> _EXERCISE DIRECTIONS_
From the line that includes "Going by this" to the last line of the records, inclusive, repeat each line exactly.

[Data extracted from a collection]
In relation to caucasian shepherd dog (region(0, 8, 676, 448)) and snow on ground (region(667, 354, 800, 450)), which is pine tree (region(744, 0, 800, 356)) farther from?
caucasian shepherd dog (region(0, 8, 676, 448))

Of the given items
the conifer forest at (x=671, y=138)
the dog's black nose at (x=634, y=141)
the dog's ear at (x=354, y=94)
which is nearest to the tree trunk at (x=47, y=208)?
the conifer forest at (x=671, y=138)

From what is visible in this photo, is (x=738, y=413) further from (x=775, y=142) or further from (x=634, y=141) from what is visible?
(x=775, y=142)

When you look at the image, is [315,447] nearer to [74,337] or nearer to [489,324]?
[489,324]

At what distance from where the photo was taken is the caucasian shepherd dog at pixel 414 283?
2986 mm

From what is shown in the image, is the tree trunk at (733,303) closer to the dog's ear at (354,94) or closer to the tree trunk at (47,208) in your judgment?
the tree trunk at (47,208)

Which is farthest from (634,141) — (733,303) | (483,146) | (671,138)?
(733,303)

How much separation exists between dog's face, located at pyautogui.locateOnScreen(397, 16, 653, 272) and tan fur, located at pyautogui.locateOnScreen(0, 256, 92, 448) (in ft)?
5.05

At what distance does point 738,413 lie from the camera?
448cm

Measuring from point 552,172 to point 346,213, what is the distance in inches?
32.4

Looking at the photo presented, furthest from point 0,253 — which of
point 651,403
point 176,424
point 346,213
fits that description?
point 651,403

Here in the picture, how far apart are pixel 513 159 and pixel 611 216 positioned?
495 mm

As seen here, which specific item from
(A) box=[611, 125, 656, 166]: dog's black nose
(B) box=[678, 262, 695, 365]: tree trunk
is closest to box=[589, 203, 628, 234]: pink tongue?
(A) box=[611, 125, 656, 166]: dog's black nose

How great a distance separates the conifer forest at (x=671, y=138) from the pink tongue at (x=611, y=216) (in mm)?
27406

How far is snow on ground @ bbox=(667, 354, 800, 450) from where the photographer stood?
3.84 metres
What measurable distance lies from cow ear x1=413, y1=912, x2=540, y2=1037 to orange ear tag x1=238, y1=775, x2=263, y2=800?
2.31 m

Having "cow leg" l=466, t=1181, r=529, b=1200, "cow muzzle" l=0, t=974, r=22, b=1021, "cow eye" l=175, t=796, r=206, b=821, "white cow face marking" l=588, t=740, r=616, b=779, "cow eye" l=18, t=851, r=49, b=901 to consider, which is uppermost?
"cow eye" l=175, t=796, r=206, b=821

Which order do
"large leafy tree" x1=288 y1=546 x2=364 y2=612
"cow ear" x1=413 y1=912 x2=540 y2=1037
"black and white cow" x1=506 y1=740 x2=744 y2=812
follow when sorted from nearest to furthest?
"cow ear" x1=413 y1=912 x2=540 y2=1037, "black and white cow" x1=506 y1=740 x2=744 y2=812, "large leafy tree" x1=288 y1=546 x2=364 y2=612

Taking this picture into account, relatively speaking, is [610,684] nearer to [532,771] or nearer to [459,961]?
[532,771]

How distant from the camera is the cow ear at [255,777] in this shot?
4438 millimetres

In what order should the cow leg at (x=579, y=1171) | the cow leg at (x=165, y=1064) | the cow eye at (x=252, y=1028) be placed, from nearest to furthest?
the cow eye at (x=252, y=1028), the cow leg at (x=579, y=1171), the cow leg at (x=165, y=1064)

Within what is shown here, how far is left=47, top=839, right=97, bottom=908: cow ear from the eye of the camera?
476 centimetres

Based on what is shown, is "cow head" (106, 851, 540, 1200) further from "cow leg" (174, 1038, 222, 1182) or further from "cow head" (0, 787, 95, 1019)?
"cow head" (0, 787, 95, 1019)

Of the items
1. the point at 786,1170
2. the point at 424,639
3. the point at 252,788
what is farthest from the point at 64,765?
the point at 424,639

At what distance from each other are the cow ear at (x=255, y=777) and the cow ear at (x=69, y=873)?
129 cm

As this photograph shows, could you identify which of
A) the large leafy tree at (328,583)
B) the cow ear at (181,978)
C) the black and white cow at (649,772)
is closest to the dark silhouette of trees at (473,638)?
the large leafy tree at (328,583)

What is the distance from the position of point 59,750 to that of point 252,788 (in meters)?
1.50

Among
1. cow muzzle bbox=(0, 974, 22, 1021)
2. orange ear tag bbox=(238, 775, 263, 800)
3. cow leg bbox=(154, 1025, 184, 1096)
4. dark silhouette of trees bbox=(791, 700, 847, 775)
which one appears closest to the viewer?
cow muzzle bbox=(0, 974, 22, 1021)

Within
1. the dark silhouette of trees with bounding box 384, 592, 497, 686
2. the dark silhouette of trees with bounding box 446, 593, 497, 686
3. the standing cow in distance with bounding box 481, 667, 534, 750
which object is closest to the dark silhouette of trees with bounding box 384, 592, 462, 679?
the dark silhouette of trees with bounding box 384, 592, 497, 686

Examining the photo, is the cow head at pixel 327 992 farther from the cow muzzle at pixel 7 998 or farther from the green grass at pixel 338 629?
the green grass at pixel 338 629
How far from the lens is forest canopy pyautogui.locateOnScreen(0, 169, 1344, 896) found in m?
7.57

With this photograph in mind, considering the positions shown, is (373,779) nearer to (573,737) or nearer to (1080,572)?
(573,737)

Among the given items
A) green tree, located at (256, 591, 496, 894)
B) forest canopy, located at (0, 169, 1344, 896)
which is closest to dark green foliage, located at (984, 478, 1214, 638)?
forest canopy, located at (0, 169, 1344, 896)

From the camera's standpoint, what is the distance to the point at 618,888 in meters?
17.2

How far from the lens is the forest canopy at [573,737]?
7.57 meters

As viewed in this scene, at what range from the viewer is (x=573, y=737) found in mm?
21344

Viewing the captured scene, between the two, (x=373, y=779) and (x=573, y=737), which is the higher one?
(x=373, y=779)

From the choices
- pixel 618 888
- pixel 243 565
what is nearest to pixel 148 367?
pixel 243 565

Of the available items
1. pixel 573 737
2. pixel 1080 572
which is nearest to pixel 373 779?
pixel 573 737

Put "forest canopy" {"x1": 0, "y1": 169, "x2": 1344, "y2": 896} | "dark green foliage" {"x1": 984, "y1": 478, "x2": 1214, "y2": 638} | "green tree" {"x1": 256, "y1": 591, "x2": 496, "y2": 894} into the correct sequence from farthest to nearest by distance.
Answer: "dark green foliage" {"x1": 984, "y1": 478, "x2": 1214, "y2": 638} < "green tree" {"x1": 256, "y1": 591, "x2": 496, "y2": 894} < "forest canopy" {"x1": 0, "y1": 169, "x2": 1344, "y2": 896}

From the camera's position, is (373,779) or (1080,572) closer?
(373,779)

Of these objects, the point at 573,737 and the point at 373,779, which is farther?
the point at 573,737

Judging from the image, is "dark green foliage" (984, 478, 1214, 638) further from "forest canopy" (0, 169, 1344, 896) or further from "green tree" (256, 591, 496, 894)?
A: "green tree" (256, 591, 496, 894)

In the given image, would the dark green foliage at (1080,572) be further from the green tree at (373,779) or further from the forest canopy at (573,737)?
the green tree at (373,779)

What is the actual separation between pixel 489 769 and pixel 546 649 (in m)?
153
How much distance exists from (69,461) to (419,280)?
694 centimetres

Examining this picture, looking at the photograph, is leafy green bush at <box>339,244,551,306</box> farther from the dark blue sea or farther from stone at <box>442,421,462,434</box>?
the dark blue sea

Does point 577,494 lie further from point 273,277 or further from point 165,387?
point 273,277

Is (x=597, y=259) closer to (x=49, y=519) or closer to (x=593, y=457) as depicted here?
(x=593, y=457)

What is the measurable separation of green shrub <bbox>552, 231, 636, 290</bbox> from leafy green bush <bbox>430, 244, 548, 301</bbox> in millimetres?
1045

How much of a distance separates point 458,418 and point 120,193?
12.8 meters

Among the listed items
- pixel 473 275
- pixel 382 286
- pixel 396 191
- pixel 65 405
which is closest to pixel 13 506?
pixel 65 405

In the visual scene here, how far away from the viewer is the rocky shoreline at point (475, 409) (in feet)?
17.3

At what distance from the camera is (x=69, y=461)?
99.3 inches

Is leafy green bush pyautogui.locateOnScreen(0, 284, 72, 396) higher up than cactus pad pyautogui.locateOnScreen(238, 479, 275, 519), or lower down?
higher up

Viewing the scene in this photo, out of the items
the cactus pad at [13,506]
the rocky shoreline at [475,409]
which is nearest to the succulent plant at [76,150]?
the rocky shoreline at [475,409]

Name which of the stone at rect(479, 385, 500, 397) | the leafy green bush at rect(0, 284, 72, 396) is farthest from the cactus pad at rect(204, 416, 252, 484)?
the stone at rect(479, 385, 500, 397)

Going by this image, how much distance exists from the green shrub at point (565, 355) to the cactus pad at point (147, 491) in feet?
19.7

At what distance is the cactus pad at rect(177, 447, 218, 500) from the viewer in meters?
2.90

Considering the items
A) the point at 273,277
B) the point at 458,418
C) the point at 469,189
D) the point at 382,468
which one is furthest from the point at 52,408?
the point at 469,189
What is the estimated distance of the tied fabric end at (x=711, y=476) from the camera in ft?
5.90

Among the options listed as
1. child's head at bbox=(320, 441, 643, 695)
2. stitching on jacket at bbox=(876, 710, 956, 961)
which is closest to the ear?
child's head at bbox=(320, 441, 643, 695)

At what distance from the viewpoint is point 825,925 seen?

> _WORKED SOLUTION_
Going by this image, how much distance exists from the green shrub at point (565, 355) to the cactus pad at point (147, 491) in feet?
19.7

At what distance is the cactus pad at rect(177, 447, 218, 500) from the viewer in meters?
2.90

Considering the items
A) the point at 273,277
B) the point at 458,418
C) the point at 469,189
D) the point at 382,468
which one is furthest from the point at 52,408?
the point at 469,189
What is the estimated distance of the tied fabric end at (x=711, y=476) from the camera in ft?
5.90

Among the options listed as
1. child's head at bbox=(320, 441, 643, 695)
2. stitching on jacket at bbox=(876, 710, 956, 961)
which is closest to the ear?
child's head at bbox=(320, 441, 643, 695)

At what distance from the viewpoint is point 825,925 seen?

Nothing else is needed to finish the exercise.